▸ **Data**
————————

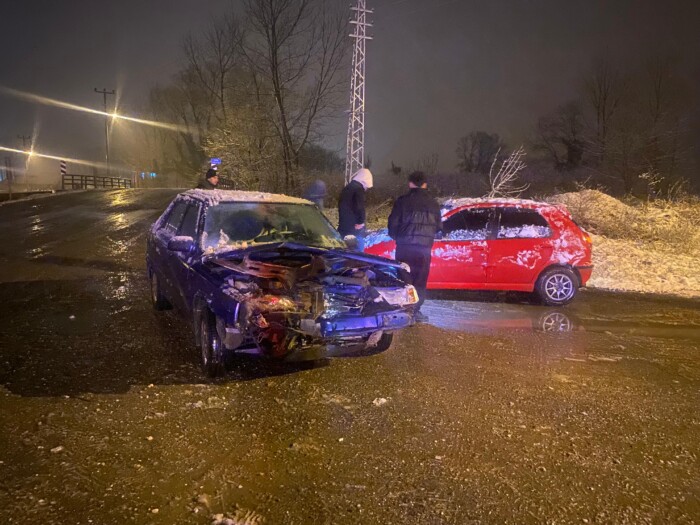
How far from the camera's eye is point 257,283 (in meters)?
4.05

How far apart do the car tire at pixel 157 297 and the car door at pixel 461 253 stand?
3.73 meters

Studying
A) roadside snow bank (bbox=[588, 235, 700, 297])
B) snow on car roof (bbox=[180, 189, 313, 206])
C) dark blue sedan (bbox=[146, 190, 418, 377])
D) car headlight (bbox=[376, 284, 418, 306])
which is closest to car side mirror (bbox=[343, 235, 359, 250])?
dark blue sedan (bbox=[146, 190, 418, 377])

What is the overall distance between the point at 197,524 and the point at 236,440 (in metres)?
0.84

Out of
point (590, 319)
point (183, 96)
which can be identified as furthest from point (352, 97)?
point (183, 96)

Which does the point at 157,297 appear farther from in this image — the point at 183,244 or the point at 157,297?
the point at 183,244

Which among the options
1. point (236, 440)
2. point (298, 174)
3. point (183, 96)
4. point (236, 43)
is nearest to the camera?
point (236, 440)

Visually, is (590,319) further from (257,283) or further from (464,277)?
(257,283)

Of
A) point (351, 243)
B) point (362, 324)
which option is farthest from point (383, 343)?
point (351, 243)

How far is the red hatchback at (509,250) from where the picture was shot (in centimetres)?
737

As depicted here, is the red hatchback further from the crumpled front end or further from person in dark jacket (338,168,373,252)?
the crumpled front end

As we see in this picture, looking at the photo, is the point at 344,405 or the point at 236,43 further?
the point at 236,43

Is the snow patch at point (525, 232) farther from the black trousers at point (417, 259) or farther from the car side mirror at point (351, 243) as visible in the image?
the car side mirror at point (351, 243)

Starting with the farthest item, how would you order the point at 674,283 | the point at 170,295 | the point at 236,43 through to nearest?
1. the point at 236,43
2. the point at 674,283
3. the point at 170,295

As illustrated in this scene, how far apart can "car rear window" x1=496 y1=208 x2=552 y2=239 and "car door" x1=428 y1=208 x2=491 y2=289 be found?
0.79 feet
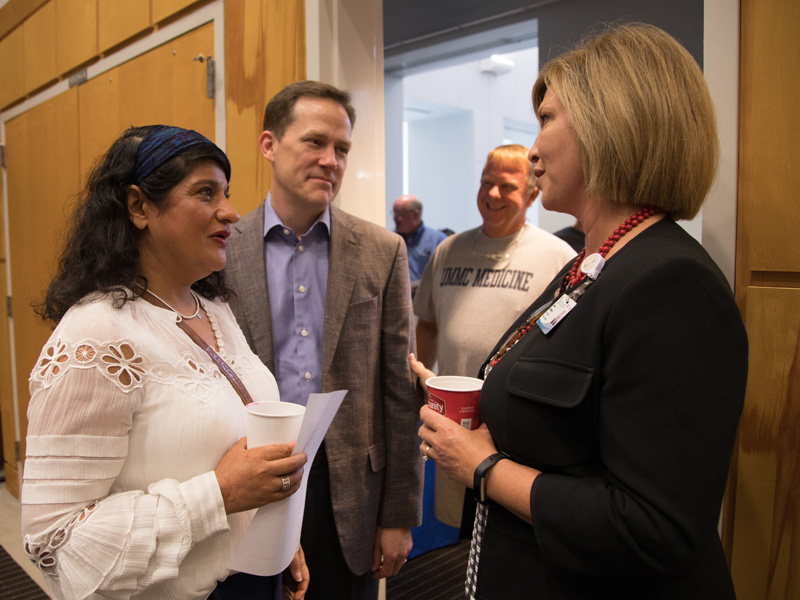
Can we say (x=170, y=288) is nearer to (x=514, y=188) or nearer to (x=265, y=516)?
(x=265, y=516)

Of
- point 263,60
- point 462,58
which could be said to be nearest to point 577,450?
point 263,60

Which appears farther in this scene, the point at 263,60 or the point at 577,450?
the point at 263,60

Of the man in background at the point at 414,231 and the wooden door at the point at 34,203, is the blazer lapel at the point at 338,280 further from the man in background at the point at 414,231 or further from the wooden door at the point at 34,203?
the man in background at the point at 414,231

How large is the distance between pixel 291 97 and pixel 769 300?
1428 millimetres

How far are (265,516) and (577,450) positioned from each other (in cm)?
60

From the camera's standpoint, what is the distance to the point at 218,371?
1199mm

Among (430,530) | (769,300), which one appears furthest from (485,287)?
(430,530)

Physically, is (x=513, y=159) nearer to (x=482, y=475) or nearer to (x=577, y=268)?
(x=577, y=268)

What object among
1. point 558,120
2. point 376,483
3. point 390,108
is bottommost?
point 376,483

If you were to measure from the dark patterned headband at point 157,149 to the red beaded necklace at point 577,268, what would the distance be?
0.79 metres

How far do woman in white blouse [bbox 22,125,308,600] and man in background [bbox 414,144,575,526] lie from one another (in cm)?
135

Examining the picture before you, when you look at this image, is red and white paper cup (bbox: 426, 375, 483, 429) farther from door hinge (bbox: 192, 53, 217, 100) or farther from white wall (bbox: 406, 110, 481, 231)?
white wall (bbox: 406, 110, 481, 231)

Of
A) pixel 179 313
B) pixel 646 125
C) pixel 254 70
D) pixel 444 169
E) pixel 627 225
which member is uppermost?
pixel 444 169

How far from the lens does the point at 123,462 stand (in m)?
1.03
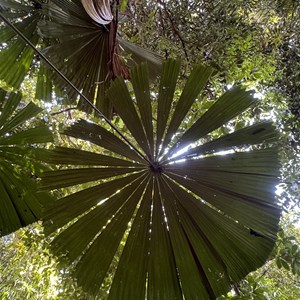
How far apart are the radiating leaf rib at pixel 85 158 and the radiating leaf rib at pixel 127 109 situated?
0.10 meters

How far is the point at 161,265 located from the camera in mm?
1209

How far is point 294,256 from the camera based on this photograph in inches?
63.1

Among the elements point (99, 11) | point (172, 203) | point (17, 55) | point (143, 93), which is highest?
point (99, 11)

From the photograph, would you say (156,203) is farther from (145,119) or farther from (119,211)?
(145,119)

————————

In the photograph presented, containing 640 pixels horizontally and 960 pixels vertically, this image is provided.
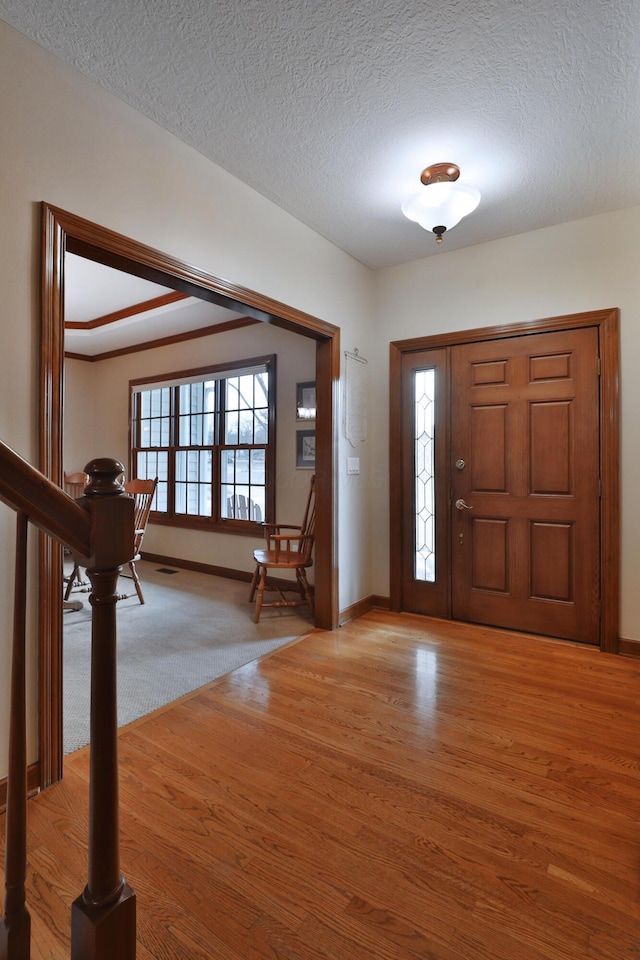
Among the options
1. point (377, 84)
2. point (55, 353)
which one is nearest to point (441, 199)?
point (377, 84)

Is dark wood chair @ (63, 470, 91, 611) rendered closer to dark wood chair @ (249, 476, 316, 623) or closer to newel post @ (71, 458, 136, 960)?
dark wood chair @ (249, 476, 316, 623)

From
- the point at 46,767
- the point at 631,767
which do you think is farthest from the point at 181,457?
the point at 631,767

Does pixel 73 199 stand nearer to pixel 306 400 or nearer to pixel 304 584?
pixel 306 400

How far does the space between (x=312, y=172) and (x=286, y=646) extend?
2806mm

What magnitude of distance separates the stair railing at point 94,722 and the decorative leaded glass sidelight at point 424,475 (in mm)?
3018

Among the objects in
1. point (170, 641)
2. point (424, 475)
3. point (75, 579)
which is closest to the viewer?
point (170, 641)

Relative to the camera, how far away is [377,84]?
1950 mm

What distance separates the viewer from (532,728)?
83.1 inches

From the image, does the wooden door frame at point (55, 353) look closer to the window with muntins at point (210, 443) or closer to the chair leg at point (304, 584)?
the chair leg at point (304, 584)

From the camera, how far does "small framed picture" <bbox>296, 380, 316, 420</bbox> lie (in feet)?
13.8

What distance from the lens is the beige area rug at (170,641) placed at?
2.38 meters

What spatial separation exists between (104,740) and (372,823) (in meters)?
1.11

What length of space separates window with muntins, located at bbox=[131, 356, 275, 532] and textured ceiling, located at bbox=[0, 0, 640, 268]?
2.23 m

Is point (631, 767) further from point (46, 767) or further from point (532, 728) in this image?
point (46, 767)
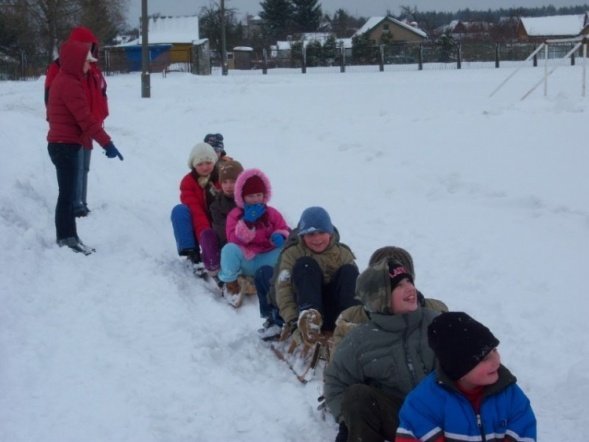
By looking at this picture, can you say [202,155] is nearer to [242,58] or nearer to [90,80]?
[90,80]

————————

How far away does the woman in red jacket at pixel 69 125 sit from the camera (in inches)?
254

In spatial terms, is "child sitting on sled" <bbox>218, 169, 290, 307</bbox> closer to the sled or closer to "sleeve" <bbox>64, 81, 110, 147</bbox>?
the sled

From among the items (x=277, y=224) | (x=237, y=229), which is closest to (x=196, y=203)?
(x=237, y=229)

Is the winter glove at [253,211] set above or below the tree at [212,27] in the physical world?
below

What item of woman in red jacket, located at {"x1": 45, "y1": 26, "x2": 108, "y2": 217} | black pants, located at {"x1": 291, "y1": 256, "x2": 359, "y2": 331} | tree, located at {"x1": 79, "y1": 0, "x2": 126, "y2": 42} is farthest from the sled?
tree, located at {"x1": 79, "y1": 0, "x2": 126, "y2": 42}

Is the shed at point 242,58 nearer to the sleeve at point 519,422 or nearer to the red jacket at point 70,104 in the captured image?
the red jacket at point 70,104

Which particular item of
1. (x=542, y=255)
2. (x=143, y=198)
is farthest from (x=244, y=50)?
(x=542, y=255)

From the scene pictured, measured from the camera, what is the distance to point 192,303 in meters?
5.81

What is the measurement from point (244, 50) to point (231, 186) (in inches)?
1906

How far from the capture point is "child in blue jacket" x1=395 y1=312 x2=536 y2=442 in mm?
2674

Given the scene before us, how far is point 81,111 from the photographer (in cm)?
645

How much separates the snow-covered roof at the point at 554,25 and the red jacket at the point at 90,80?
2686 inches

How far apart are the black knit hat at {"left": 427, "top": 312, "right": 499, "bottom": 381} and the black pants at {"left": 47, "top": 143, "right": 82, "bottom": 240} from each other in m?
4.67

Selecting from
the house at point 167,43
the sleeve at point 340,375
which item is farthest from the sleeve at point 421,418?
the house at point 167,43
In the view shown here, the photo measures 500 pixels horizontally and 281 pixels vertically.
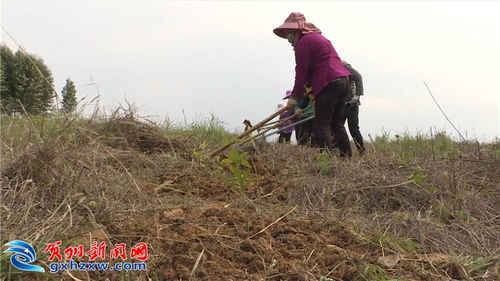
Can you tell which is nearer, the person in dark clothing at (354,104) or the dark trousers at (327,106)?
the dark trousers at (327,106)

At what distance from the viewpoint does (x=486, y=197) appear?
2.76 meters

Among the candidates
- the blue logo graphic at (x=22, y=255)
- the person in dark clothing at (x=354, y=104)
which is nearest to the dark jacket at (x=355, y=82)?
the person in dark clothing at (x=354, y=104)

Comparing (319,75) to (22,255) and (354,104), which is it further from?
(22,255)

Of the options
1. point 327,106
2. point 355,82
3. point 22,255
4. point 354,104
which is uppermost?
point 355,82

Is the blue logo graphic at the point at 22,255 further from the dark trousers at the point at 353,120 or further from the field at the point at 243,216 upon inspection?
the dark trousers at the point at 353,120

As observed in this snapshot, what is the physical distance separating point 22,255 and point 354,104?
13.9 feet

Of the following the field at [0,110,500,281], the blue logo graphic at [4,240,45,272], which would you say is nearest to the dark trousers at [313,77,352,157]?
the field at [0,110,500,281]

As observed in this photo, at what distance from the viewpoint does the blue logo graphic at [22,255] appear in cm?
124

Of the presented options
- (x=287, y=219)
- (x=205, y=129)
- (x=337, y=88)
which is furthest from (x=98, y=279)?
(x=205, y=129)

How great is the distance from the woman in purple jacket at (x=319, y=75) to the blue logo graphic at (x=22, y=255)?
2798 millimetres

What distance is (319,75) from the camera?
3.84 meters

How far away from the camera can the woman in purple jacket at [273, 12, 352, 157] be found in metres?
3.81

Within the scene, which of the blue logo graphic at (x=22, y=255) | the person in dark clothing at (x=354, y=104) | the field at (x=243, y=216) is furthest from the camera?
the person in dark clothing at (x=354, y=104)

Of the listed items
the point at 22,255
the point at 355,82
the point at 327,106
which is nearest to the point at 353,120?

————————

▸ **Required task**
Update the records from the line containing "How much separates" up to and including the line containing "2.76 meters", replacing "sleeve" with "cuff" and leaving everything else unchanged. Give only those lines, without the pictures.

▸ **Output for this task**
How much separates the snow-covered roof at the point at 554,25 and the red jacket at the point at 90,80?
2686 inches

How far apart are the black knit hat at {"left": 427, "top": 312, "right": 499, "bottom": 381} and the black pants at {"left": 47, "top": 143, "right": 82, "bottom": 240} from each other in m?
4.67

Selecting from
the house at point 167,43
the cuff at point 340,375
which item is farthest from the cuff at point 421,418?
the house at point 167,43
In the view shown here, the photo measures 500 pixels horizontally and 281 pixels vertically.
Can you tell which is nearer, the person in dark clothing at (354,104) or the dark trousers at (327,106)?
the dark trousers at (327,106)

At what distance from the viewpoint does (x=486, y=197) appear?
2.76 meters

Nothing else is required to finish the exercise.